The Ohio congressman claims that nothing less than the fate of the party is at stake.

"These next couple of weeks, next couple of months -- frankly, the next 20 months are going to be a very difficult period for us," Boehner said in a Wednesday speech to the conservative Ripon Society. "Where’s the ground that we fight on? Where’s the ground that we retreat on? Where are the smart fights? Where are the dumb fights that we have to stay away from?"

* Listen to your governors – But even Boehner had a misstep in recent weeks by initially failing to have a vote on a relief package for the victims of Hurricane Sandy. The slight infuriated New Jersey Gov. Chris Christie. "In our hour of desperate need, we've been left waiting for help six times longer than the victims of Katrina with no end in sight," he fumed. "Sixty-six days and counting, shame on you. Shame on Congress."

Christie noted that at some point Congress needs to put politics aside and deal with the responsibility of governance. The keynote speaker at last year’s Republican National Convention got his vote on the Sandy relief package, yet the incident showed a highly divided party.

And unlike Congress, Christie commands respect. His approval rating hit an all-time high of 74 percent—and 56 percent among Democrats, according to survey released Wednesday by Quinnipiac University.

* Get your supporters to vote – Obama won with an aggressive, data-driven turnout effort. The Republicans cannot succeed unless they build out a superior platform for bringing their voters to the polls. Thin margins gave Obama wins in Ohio, Florida, and Virginia.

“They really did a phenomenal job on technology and turnout, and they should get credit for that,” Republican vice presidential nominee and Wisconsin Rep.

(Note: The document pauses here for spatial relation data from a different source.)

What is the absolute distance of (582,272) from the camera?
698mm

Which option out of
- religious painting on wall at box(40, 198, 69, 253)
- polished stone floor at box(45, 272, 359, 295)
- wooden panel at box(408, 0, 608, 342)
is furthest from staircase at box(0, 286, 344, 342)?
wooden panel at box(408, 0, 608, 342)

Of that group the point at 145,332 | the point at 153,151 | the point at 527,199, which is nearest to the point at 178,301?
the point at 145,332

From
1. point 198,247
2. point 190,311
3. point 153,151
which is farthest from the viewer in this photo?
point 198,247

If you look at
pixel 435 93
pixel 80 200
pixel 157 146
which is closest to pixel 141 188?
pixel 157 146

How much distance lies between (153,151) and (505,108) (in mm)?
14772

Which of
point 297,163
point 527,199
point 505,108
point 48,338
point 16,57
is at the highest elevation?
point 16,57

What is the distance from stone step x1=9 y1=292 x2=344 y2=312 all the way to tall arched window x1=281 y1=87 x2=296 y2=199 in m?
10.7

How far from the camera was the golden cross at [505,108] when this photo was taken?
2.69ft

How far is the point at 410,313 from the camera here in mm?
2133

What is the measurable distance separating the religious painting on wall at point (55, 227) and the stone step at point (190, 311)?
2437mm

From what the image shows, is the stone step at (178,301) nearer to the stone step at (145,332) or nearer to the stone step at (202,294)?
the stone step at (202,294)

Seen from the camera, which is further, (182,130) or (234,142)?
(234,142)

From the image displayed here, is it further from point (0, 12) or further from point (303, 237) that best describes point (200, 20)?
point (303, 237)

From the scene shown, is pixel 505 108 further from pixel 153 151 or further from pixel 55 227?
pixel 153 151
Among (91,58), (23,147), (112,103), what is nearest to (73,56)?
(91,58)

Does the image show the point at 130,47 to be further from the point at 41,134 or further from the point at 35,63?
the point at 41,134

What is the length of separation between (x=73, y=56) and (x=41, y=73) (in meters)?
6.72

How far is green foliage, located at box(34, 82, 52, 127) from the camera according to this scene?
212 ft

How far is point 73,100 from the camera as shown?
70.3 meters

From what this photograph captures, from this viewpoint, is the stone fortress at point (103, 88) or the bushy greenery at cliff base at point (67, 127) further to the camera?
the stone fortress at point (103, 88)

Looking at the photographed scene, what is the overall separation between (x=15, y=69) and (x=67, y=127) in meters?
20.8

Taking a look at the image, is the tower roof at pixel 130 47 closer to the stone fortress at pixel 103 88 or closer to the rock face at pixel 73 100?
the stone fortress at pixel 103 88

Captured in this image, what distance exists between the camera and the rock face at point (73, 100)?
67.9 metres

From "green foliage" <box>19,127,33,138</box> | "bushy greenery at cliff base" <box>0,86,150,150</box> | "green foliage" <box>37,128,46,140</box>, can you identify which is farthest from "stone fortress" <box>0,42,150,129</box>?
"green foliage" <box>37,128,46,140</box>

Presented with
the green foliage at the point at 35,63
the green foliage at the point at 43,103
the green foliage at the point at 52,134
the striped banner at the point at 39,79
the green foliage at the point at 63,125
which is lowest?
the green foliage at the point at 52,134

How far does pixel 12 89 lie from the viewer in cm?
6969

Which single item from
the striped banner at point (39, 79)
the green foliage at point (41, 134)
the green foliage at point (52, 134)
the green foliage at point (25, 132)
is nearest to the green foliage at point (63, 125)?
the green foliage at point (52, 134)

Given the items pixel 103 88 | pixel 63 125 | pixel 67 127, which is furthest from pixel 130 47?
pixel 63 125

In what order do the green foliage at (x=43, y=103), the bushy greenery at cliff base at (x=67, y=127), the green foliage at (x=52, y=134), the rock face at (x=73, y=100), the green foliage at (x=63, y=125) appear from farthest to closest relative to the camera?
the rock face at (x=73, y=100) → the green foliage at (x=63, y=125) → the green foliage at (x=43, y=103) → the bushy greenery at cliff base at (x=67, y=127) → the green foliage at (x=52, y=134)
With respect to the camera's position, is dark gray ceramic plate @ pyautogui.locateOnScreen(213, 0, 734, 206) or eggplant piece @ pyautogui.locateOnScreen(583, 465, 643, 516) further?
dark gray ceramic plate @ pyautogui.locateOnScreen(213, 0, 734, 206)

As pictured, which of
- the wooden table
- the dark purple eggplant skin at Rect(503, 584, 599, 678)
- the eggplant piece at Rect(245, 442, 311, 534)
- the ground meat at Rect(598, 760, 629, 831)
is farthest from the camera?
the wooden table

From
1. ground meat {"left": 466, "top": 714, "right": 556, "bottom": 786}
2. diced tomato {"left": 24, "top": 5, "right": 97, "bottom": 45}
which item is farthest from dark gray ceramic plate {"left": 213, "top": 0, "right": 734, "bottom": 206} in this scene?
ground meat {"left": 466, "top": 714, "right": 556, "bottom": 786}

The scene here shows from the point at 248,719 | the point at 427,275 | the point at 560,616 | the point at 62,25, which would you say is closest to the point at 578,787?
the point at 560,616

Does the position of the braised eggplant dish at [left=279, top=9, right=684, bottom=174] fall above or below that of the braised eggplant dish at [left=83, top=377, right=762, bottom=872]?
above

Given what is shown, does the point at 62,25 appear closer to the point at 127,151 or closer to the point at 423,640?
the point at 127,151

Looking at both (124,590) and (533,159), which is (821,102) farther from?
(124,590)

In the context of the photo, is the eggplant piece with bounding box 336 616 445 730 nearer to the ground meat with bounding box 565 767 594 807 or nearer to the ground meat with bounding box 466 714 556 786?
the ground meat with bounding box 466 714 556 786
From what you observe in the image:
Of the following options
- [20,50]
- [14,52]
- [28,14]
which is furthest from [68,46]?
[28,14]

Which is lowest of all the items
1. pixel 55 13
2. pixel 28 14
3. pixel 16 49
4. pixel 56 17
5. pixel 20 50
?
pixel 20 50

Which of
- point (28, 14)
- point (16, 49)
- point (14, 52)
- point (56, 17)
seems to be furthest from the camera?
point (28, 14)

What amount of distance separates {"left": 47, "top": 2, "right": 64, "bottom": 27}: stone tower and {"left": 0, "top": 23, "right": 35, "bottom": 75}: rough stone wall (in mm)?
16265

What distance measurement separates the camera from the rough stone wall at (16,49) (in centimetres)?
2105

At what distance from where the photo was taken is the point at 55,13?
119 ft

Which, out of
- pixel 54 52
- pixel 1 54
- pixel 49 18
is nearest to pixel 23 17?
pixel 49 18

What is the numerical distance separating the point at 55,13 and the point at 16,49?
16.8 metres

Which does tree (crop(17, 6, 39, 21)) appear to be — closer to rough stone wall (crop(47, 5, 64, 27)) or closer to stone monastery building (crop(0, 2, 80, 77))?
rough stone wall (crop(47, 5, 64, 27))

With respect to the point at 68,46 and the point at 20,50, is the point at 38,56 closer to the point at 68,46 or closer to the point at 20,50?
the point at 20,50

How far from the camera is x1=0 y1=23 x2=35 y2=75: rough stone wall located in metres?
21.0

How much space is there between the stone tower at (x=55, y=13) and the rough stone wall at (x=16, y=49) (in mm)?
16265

Paul Ryan told reporters at a Wednesday breakfast organized by The Wall Street Journal. “That was really, you know, unprecedented, how well they did on that.  We have to – we have to – we have to learn that too.  We have to fix that.”

*Work with Democrats – Republicans have a big incentive to cooperate with Democrats on immigration reform. At the Wednesday breakfast, Ryan said he saw that as the prime opportunity for cooperating with the other side of the aisle. Florida Sen. Marco Rubio—another potential contender for 2016—has also talked up a rewrite of immigration law.

Harsh conservative rhetoric on undocumented workers has caused Latino voters to abandon the Republicans. The pollster Zogby found in his post-election survey that just 22 percent of Hispanics identified themselves as conservatives, compared with 40 percent in previous surveys.

“The conservative brand and the GOP brand have really been hurt in these communities,” Zogby said.  “Let’s include Latinos, and obviously African-Americans, but also young people and the creative class – that’s one problem for the Republicans.”

* Go beyond your base – Republicans cannot win by appealing only to the party faithful. There just aren’t enough registered voters who adhere to a strict conservative dogma. The GOP has been insulated from this because congressional districts have been drawn to ensure they don’t really need to appeal to moderates, said Larry Sabato, the University of Virginia political scientist.

“They need to remember the nation's a lot bigger, broader, and more diverse than the 234 House districts they hold,” Sabato said. “After all, they lost the total U.S. House vote to the Democrats by 1.4 million last November. Only gerrymandering and the inefficient concentration of Democratic votes in minority areas saved them.” Sabato added that the GOP currently tends to glorify the nation’s past, without considering what the majority wants for the future.

“The country simply isn't where they are on abortion, gay rights and marriage, immigration, and the like,” Sabato said. “Too often it looks like Republicans are trying to bring back the '50s--and on occasion I'm not sure whether it is the 1950s or the 1850s.”